Frequently when Lewis had seen him that week, Morse had been sitting in HQ, immobile and apparently immovable (apart from an hour or so over lunchtimes), occasionally and almost casually abstracting a page or two of a report, of a statement, of a letter, from one of the bulging box-files on his desk, yvonne harrison written large in black felt-tipped pen down each of the spines.

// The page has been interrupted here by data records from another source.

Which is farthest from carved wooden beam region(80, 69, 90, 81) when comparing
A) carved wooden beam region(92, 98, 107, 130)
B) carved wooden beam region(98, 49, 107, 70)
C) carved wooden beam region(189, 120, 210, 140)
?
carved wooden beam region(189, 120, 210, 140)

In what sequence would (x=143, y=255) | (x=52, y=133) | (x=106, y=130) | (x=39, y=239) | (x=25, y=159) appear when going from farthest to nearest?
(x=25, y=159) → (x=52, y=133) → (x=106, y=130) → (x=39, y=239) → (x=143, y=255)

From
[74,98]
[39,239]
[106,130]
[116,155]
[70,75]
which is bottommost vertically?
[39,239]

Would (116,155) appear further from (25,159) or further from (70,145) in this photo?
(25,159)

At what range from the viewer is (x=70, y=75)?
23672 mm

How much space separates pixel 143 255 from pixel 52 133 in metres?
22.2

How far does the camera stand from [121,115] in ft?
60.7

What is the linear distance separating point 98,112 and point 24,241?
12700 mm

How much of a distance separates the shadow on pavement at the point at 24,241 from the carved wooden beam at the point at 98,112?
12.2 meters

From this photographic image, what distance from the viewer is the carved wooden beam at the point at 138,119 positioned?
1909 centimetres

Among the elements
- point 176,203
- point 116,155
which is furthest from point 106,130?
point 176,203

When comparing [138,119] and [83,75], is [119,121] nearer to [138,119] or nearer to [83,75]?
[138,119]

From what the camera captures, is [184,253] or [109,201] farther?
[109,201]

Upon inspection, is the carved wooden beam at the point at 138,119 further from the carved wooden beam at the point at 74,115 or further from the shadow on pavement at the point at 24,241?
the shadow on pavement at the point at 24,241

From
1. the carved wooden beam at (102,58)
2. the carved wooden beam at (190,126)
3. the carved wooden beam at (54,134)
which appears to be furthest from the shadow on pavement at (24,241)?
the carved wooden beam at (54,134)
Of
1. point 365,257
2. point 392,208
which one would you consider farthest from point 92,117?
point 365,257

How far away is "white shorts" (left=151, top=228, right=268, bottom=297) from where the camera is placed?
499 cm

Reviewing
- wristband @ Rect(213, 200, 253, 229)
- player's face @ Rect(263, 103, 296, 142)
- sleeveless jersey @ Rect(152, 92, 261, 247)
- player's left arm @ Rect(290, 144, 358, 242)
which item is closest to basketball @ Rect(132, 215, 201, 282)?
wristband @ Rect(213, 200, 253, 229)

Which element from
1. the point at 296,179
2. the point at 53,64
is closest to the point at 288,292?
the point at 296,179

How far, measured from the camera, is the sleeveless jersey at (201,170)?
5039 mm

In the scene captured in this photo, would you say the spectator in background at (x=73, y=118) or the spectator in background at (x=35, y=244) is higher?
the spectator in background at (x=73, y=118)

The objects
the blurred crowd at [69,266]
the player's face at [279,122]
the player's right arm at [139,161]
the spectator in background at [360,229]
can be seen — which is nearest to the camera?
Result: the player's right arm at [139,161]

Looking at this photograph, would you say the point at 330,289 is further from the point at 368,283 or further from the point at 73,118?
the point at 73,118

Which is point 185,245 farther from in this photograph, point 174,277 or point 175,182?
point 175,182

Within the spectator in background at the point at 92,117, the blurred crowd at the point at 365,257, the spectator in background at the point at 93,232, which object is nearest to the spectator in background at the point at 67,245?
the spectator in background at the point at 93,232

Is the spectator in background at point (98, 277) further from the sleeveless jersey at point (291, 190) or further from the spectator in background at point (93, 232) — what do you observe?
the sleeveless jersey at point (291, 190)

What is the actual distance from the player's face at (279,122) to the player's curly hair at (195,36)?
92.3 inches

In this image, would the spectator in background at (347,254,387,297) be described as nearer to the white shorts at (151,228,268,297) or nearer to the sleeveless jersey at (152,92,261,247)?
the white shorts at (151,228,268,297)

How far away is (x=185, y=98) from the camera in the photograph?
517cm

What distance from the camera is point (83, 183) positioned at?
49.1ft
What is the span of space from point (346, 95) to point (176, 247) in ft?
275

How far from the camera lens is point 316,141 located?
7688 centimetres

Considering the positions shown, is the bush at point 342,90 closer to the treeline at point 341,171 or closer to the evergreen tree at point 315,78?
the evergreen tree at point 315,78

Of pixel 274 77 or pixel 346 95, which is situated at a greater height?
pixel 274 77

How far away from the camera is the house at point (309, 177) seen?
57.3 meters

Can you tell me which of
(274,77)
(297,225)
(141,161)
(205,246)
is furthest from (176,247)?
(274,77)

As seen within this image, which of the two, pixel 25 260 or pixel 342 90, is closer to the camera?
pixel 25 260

Clearly (whatever else) Morse had come round to Strange's conviction that some causal connection between the cases had become overwhelmingly probable.

But that was no surprise to Lewis.

What had occasioned him puzzlement was the
number
of green box-files there, since he had himself earlier studied the same material when (he could swear it!) there had only been three.

Thirty-nine
Q:
Doctor, how many autopsies have you performed on dead people?
A:
All
of my autopsies are performed on dead people.
(Reported in the
Massachusetts Lawyers ‘Journal)

After (for him) an unprecedented early hour of retirement that same Sunday evening, at 9:30
P.M.
, Morse had awoken with a troublous headache. Assuming that the dawn was already breaking, he had confidently consulted his watch, to discover that it was still only 11:30
P.M.
Thereafter he had woken up at regular ninety-minute intervals, in spite of equally regular doses of Alka-Seltzer and Paracetamol—his mind, even in the periods of intermittent slumber, riding the merry-go-round of disturbing dreams; his blood sugar ridiculously high; his feet suddenly hot and just as suddenly
icy cold; an indigestion pain that was occasionally excruciating.

Ovid (now almost becoming Morse's favorite Latin poet) had once begged the horses of the night to gallop slowly whenever some delightfully compliant mistress was lying beside him. But Morse had no such mistress beside him; and even if he had, he would still have wished those horses of the night to complete their course as quickly as they could possibly manage it.

He finally rose from the creased and crumpled sheets, and was shaving, just as rosy-fingered Dawn herself was rising over the Cutteslowe Council Estate.

At 6
A.M.
he once more measured his blood-sugar level, now dipped dramatically from 24.4 at 1
A.M.
to 2.8. Some decent breakfast was evidently required, and a lightly boiled egg with toast would fit the bill nicely. But Morse had no eggs; no slices of bread either. So, perforce, it had to be cereal. But Morse could find no milk, and there seemed no option but to resort to the solitary king-sized Mars bar which he always kept somewhere in the flat. For an emergency.
In rebus extremis
, like now. But he couldn't find it. Then—bless you St. Anthony!—he discovered that the Co-op milkman had already called; and he had a great bowl of Corn Flakes, with a pleasingly cold pint of milk and several liberally heaped spoonsful of sugar. He felt wonderful.